I just started out to gather my thoughts about  these points - i'm not really finished with it, but since you started here this topic a short summary of what i have till now:

I started out this example with roughly @Marty Backe"settings" once his cables melted: ~100kg moving up with 10 km/h a 27% slope. This should lead to a needed mechanical power of ~730W (https://drive.google.com/open?id=0B6-Hr1aVKjLLOVNCekpwRkFvbTQ).

Now i looked at the following system for the EUC: The battery (20s4p with 3,8V cell voltage) and an internal resistance (37mOhm for an LG MJ1 times 20 / 4) gets "pwmed" by a mosfet with duty_cycle d to the motor. The motor is a series circuit of the coil inductance (ignored for now - should not matter for "static" systems - i.e. once delta I/delta t gets small enough), the coil resistance (Rc = 0,1 Ohm, see http://forum.electricunicycle.org/topic/7530-coil-resistance/) and a voltage source producing U back emf (https://www.precisionmicrodrives.com/application-notes/ab-025-using-spice-to-model-dc-motors - thanks to @esaj for this link!)
The coil resistance has a big "dampening" incluence on the factor between average battery and motor current - so this is one of the main values!

For the motor i assumed a max no load speed of 55 km/h, at which it produces the 20*3,8V=76V as back EMF.

The on resistance of the mosfet and the resistance of all the cables inbetween are not considered. (1)

This leads to the following:

U_back_emf 13,8181818 V    
R_InternalBattery 0,185 Ohm    
         
  Max Average Min  
         
Ubattery 76,00 74,18 68,45 V
Ibattery 40,79 9,84 0,00 A
         
    Average    
Umotor   17,90   V
Im   40,79   A
d 0,24126725

(https://drive.google.com/open?id=0B6-Hr1aVKjLLZmlMb29fUXcyZ2M) (2)
The same with a speed of just 5 km/h lead to a motor current of 57A with a duty cycle of 17%.

The "formula set" i used in the excel sheet is by now not "finished/?determined?" - it still relies on iteration to find the solution...;(

Ubattery max is for the open circuit (mosfet disconnects) for (1-d) and Ubattery min for the closed circuit (mosfet conducts) while d (24,1% in this example) and by this U battery average = U battery max * (1-d) + U battery min * d.

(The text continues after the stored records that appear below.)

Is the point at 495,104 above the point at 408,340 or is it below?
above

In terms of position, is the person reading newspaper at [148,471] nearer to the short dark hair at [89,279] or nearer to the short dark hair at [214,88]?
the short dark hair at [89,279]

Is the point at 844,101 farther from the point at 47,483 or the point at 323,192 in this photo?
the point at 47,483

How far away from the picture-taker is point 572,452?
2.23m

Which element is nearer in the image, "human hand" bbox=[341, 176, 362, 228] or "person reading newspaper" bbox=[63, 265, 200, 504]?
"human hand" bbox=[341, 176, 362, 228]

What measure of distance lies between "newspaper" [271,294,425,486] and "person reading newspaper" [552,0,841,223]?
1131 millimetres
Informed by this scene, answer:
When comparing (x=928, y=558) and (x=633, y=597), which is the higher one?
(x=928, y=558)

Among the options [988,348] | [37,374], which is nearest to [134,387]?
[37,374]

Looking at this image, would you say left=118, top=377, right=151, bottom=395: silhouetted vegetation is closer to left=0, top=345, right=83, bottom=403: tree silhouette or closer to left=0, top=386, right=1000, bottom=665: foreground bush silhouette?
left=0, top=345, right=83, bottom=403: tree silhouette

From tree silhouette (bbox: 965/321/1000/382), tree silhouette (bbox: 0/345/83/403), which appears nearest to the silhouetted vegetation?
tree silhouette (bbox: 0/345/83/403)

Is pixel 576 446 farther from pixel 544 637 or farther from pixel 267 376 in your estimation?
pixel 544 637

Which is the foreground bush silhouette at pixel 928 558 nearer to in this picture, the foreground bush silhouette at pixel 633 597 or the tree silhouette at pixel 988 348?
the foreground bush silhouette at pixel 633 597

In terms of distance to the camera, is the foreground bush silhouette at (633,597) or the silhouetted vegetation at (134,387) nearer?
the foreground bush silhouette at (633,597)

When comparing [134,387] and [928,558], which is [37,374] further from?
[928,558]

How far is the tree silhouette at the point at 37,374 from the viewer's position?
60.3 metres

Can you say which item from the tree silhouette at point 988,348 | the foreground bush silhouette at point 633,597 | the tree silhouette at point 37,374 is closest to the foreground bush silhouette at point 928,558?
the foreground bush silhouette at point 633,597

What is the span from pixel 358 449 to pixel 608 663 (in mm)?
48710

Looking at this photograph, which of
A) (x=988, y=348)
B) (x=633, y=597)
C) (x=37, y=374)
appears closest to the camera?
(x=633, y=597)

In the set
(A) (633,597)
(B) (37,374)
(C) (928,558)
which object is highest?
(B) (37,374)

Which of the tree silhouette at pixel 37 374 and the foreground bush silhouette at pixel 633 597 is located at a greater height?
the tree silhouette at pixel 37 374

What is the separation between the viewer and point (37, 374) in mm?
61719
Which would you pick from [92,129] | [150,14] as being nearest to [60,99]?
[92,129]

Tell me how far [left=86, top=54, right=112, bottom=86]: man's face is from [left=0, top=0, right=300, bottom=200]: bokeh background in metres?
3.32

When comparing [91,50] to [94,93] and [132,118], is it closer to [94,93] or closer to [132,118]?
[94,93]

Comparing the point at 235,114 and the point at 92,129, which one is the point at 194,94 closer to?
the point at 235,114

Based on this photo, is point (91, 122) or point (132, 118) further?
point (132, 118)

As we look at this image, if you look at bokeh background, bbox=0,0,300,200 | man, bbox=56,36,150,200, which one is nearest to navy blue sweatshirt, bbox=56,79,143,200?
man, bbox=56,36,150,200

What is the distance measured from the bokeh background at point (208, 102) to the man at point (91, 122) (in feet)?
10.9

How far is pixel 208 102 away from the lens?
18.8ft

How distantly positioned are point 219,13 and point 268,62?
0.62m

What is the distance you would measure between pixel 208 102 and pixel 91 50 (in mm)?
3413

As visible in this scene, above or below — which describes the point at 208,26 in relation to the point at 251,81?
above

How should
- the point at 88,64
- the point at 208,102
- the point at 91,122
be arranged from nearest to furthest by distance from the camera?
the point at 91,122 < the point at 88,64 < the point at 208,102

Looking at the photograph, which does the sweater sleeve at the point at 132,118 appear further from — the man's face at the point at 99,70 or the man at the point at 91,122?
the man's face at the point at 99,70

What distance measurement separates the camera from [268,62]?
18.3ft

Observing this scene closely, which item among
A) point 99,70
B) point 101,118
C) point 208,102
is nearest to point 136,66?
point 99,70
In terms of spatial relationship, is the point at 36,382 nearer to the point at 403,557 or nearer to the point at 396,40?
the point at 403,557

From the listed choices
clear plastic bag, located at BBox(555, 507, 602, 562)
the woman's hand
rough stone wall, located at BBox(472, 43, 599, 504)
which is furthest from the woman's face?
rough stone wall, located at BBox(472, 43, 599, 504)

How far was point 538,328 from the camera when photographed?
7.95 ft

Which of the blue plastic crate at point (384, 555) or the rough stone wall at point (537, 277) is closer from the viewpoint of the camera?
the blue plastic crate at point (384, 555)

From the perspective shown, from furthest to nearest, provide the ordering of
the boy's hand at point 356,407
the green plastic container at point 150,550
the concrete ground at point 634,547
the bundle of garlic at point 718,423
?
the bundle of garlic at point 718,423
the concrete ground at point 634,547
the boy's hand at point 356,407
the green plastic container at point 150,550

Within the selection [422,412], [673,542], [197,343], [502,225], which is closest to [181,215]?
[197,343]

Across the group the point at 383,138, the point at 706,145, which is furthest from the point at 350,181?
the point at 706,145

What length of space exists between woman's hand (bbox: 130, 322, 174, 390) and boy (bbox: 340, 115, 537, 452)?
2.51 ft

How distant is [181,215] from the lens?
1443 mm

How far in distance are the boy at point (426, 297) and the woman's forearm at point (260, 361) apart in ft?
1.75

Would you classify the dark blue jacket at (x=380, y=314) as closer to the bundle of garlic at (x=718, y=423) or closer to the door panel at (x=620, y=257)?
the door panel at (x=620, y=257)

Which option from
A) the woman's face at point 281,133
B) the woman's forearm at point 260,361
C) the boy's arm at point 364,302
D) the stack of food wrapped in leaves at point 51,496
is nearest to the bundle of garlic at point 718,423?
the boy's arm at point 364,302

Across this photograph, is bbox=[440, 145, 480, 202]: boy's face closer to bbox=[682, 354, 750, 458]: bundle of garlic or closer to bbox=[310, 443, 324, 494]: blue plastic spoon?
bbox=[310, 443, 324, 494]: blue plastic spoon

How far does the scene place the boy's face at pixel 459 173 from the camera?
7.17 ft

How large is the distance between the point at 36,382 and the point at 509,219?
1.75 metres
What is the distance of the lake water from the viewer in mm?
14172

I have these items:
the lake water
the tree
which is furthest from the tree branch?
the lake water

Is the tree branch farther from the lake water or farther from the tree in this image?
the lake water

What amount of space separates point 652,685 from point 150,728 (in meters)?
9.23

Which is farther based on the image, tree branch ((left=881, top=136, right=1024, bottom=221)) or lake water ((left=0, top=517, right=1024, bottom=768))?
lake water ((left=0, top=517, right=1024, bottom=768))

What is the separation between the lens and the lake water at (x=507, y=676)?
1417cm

Umotor = Im*Rcoil + Uback_emf which has to equal Ubattery average min * d

For Imotor exists only the average value, since i assumed that the LR-circuit averages the current so it does not change anymore for this calculation (L can be ignored). (In regard to this @esaj provided a nice link: http://i.imgur.com/DGAEEJ5.png - with that one can maybe calculate/estimate the motor current ripple and by this the torque ripple producing the whining sound?!)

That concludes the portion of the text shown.